▸ WHAT IS REQUIRED
Using the entries below, return word for word the lines from the one containing "How much space do" up to and including the last.
# START OF THE RECORDS
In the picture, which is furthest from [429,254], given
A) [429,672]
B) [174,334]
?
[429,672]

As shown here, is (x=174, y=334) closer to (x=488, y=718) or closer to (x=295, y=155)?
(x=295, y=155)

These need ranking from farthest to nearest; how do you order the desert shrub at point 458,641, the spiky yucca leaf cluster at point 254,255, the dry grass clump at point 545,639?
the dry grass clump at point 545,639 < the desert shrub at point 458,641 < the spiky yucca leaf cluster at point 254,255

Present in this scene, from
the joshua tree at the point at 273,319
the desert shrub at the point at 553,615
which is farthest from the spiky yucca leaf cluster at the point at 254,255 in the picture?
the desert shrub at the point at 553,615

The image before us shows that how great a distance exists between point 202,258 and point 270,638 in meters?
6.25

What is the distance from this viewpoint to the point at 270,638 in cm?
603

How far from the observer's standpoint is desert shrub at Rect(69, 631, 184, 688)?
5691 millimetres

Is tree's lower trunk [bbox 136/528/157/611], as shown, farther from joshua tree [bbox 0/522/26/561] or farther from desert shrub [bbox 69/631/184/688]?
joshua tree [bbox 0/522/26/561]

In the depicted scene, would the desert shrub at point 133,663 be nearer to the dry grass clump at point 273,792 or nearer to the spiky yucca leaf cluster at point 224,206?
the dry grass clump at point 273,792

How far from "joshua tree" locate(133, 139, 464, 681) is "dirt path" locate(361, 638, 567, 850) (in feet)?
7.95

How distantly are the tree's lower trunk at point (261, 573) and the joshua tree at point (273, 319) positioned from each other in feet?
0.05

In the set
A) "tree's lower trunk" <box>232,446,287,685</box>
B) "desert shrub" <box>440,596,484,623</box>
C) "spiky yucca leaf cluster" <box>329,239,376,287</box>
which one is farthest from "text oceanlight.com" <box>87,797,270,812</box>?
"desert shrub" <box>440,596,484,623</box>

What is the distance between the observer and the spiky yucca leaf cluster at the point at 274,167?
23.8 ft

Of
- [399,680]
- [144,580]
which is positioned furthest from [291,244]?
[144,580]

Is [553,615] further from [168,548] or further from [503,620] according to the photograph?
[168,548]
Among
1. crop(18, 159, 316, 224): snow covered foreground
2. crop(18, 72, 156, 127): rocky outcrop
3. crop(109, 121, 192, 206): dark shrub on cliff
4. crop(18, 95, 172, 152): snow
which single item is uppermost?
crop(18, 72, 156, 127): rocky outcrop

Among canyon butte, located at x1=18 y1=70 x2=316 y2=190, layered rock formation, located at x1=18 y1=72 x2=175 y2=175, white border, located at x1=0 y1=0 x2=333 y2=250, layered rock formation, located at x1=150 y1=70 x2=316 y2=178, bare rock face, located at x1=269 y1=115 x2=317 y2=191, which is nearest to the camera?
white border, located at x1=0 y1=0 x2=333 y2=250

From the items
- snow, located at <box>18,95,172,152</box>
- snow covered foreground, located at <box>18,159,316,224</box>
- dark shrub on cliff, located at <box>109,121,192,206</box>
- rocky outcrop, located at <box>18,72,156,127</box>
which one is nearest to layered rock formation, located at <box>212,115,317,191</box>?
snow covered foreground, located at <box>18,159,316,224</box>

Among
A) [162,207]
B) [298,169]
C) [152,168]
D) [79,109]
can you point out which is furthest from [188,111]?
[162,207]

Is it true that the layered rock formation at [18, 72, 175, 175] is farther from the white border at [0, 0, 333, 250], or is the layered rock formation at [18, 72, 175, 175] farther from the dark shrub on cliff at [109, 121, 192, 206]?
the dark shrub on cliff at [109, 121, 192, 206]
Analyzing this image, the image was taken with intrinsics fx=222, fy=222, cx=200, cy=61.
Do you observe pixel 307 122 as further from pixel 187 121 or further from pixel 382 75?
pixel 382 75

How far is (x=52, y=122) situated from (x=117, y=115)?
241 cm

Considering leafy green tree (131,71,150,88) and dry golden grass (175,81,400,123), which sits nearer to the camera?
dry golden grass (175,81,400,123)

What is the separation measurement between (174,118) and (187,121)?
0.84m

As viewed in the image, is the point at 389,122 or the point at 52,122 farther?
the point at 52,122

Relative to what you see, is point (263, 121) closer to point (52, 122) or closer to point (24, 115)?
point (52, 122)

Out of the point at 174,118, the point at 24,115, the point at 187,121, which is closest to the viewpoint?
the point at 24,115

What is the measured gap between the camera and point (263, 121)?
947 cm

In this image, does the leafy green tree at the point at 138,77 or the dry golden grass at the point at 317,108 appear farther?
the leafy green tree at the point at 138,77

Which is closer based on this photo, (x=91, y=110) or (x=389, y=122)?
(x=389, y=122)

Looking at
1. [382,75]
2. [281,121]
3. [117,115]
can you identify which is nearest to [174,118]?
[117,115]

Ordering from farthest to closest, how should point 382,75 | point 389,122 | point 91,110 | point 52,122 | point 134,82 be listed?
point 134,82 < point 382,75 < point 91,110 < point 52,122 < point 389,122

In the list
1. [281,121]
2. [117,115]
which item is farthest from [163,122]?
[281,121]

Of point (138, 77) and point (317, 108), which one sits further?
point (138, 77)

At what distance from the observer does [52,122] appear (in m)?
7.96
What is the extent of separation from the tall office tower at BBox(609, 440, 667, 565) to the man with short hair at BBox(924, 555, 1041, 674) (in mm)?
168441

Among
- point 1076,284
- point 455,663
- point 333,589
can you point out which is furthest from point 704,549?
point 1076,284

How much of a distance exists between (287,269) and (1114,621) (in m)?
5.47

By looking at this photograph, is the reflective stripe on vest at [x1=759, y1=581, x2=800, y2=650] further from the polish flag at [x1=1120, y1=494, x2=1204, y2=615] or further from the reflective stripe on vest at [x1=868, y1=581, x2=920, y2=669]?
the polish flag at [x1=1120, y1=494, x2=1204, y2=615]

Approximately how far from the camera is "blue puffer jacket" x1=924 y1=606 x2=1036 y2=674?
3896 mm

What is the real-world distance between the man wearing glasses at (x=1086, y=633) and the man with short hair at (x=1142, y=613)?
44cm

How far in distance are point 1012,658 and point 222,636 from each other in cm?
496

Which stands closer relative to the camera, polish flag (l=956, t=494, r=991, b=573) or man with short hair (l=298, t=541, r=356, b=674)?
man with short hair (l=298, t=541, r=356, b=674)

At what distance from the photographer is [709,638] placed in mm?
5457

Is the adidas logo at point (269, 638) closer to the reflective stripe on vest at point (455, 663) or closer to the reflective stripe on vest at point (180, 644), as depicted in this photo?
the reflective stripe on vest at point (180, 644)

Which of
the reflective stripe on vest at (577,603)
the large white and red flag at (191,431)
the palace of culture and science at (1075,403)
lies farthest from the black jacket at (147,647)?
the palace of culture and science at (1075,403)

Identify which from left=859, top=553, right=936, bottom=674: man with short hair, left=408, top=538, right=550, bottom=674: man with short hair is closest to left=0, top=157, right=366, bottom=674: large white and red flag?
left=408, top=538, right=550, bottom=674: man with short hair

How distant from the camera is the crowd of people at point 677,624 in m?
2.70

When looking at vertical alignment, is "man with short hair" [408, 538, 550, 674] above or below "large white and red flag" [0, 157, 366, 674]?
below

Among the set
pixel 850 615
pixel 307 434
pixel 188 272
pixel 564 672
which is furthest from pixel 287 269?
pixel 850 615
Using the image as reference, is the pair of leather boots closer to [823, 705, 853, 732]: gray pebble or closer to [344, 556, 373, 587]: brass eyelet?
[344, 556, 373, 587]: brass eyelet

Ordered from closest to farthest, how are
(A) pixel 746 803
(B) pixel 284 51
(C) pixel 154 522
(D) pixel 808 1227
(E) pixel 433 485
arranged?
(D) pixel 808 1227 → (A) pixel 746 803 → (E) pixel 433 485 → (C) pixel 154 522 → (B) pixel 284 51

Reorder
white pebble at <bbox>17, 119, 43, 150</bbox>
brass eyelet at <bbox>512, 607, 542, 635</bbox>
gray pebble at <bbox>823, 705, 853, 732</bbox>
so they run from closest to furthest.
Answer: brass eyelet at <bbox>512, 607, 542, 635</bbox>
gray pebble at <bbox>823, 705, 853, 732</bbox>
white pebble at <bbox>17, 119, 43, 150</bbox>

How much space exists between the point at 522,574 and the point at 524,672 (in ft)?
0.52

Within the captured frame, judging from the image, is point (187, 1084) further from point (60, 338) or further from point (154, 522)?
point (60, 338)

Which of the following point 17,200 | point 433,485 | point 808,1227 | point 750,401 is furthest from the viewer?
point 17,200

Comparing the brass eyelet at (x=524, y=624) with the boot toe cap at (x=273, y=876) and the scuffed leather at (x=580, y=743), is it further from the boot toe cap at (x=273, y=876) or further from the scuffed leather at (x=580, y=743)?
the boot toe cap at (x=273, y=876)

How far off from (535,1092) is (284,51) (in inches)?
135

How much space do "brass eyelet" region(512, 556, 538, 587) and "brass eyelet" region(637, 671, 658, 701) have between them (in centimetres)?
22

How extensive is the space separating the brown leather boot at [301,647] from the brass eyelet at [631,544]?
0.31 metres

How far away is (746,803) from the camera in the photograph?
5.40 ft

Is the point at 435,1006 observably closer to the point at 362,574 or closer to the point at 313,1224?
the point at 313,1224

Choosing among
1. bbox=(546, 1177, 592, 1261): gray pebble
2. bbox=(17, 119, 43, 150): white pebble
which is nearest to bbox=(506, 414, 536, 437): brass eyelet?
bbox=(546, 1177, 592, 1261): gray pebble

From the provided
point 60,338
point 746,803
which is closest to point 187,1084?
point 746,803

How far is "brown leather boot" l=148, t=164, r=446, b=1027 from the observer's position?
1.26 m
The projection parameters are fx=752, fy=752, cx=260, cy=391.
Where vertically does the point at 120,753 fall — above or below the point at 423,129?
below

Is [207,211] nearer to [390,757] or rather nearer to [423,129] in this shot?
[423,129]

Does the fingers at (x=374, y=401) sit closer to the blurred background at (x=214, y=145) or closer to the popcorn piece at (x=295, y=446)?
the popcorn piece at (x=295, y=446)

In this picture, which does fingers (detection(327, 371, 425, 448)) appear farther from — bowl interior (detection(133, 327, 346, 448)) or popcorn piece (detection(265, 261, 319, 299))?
# END OF THE RECORDS
▸ RESPONSE
How much space do "brass eyelet" region(512, 556, 538, 587) and "brass eyelet" region(637, 671, 658, 701) have between them (in centimetres)?
22

How extensive is the space separating the brown leather boot at [301,647] from the brass eyelet at [631,544]?
0.31 metres

How far away is (746,803) from the camera in the photograph?
5.40 ft

Is the point at 435,1006 observably closer to the point at 362,574 or closer to the point at 313,1224?
the point at 313,1224

Choosing among
1. bbox=(546, 1177, 592, 1261): gray pebble
2. bbox=(17, 119, 43, 150): white pebble
which is nearest to bbox=(506, 414, 536, 437): brass eyelet?
bbox=(546, 1177, 592, 1261): gray pebble

From the provided
point 60,338
point 746,803
which is closest to point 187,1084?
point 746,803

How far is "brown leather boot" l=148, t=164, r=446, b=1027 from the observer's position?
1.26 m
The projection parameters are fx=752, fy=752, cx=260, cy=391.
Where vertically does the point at 120,753 fall — above or below the point at 423,129?
below

Is [207,211] nearer to [390,757] or rather nearer to [423,129] in this shot?
[423,129]

Does the fingers at (x=374, y=401) sit closer to the blurred background at (x=214, y=145) or closer to the popcorn piece at (x=295, y=446)?
the popcorn piece at (x=295, y=446)

In this picture, which does fingers (detection(327, 371, 425, 448)) appear farther from — bowl interior (detection(133, 327, 346, 448)) or popcorn piece (detection(265, 261, 319, 299))?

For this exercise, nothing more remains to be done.